Most true; the law shall bruise him.
Absolutely right; the law will punish him.
Second Senator · Act 3, Scene 5
A Senator agrees with another that the law will punish a friend of Alcibiades who committed a crime, and nothing will stop that justice. The words carry weight because they assert the absolute power of law over friendship and mercy. They reveal that the Senators believe the law is a force that moves independently, crushing whoever stands in its way, and they take comfort in that certainty.
We are for law: he dies; urge it no more, On height of our displeasure: friend or brother, He forfeits his own blood that spills another.
We follow the law: he dies; don’t press it further, At the height of our anger: friend or brother, He loses his own life who takes another’s.
Second Senator · Act 3, Scene 5
The First Senator declares that Athens stands for law above all else, and therefore the condemned man must die, and he forbids Alcibiades to press the matter further. The declaration is significant because it treats law as something beyond choice or mercy—a thing that moves on its own and drags everyone along. It tells us that in Athens, the machinery of state is more important than the lives of individual men, and once it begins to move, nothing can stop it.
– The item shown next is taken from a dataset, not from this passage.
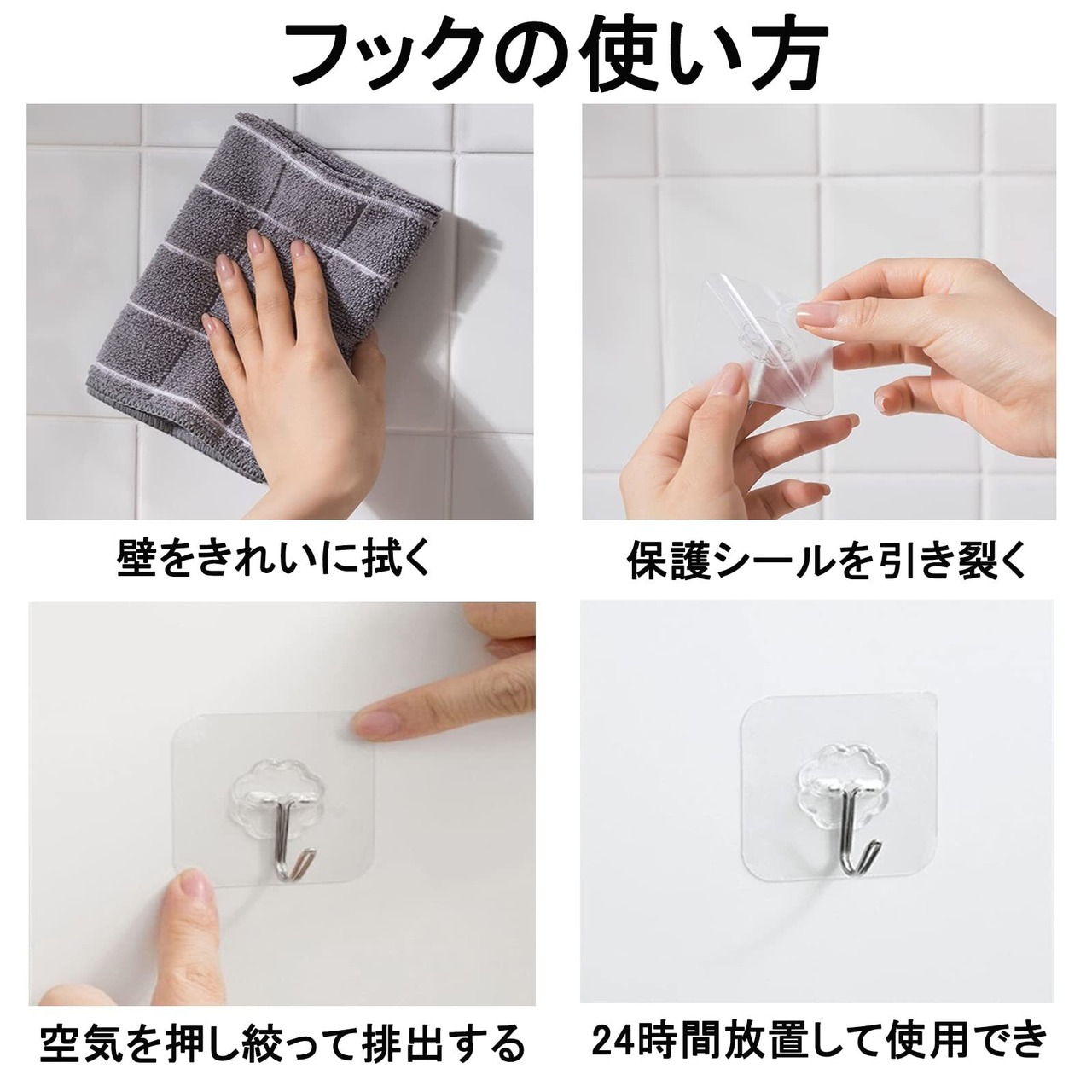 フックの使い方

壁をきれいに拭く

保護シールを引き裂く

空気を押し絞って排出する

24時間放置して使用でき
These walls of ours Were not erected by their hands from whom You have received your griefs; nor are they such That these great towers, trophies and schools should fall For private faults in them.
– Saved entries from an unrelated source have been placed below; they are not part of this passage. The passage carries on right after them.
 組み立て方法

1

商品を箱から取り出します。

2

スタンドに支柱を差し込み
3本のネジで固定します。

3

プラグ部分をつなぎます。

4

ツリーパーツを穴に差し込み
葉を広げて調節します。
These walls of ours Were not built by the hands of those Who caused your troubles; nor are they the kind That these great towers, trophies, and schools Should fall For private wrongs committed within them.
Second Senator · Act 5, Scene 4
A Senator argues to Alcibiades that the walls of Athens were built by the whole city, not just by those who wronged him, and therefore he should not destroy them in revenge. The argument matters because it tries to separate the individual from the collective—to say that punishment should not fall on the innocent because of the guilty. It reveals that even as the city falls, the Senators cling to the language of justice and proportion, trying to limit the damage of their own creation.